**記述課題:**
以下の記録のうち、「Multifunctional Lighting Fan」を含む行から「скорость Можайск」を含む行まで（両端の行も含む）を、空行を除いた番号付きリストに書き直してもらえますか？

**提示データ:**
'''

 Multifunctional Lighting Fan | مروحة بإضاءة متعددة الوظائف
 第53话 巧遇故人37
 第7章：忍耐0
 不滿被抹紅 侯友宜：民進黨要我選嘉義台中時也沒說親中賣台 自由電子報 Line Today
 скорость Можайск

'''
'''

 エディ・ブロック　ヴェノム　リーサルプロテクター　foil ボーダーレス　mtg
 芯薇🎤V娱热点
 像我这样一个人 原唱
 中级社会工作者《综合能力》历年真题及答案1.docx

'''
'''

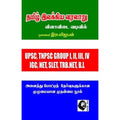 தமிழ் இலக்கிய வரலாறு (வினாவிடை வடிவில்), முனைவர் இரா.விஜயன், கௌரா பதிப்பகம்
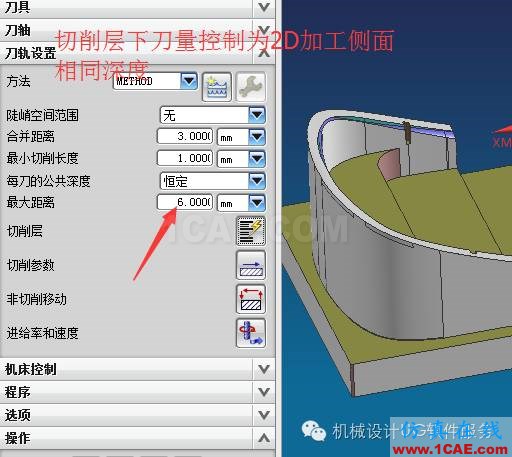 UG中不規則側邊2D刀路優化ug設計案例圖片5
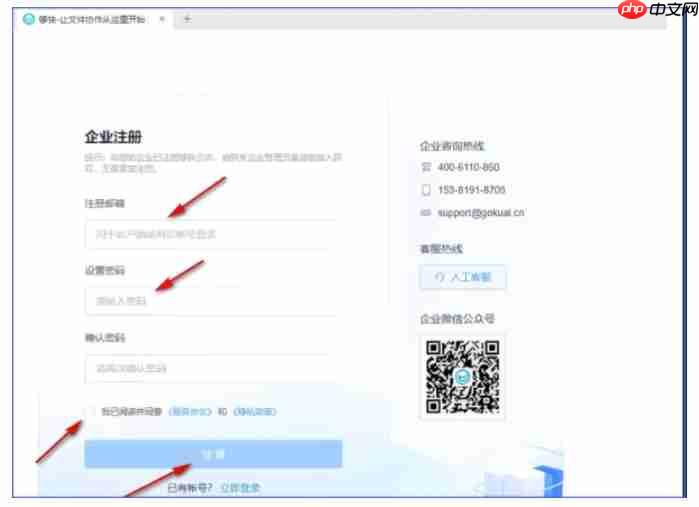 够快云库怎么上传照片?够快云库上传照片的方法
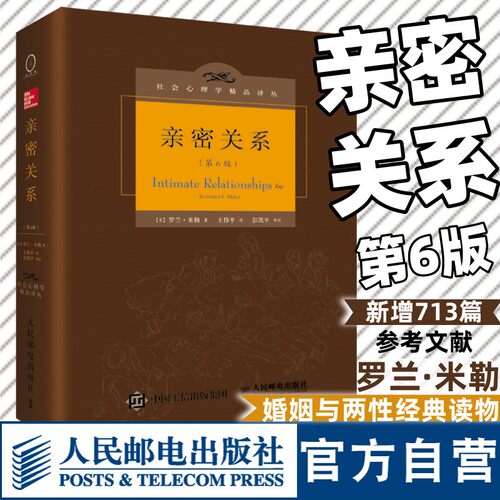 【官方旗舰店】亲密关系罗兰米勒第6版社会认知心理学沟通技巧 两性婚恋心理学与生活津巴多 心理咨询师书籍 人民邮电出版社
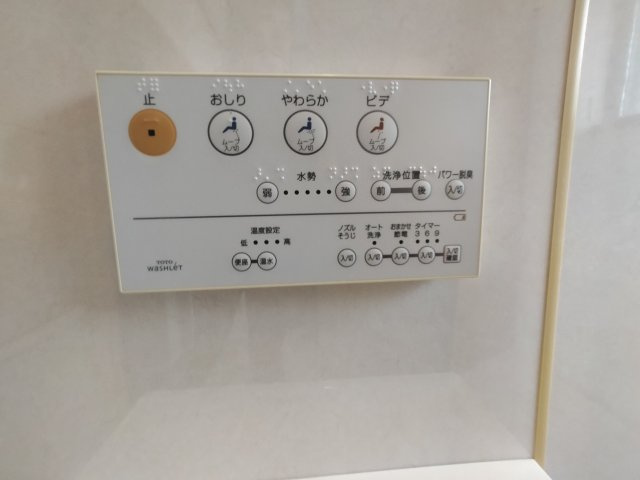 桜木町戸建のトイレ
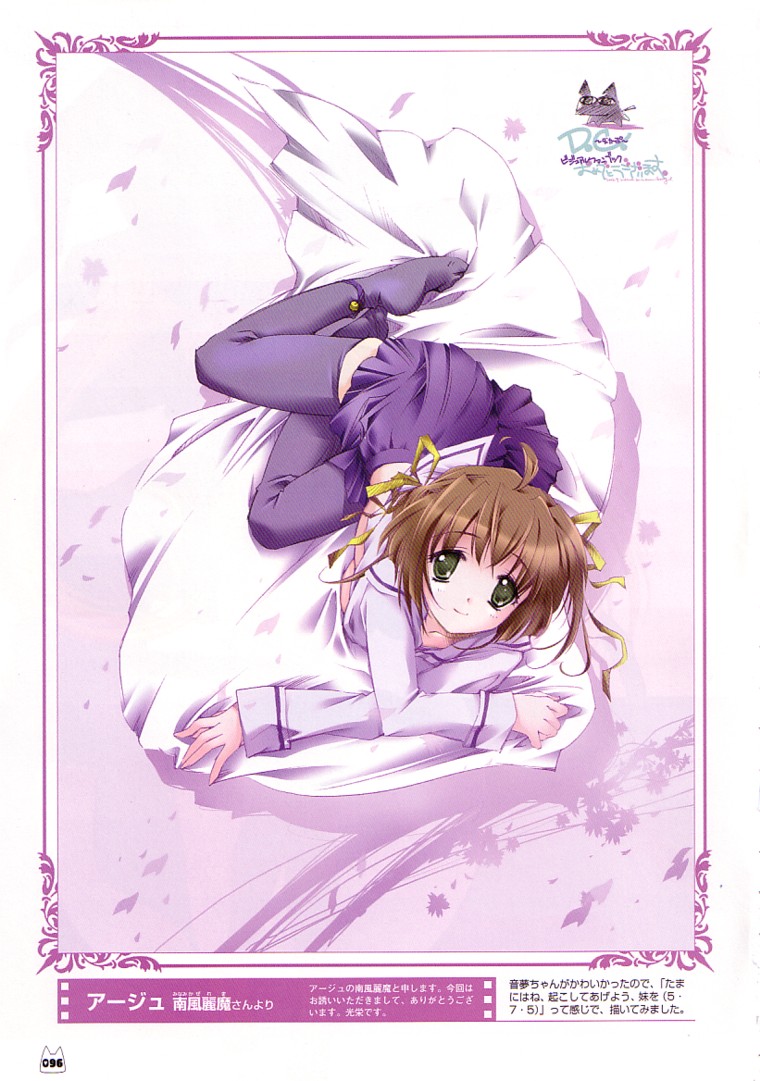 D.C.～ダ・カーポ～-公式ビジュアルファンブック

'''

**解答結果:**
1.  Multifunctional Lighting Fan | مروحة بإضاءة متعددة الوظائف
2.  第53话 巧遇故人37
3.  第7章：忍耐0
4.  不滿被抹紅 侯友宜：民進黨要我選嘉義台中時也沒說親中賣台 自由電子報 Line Today
5.  скорость Можайск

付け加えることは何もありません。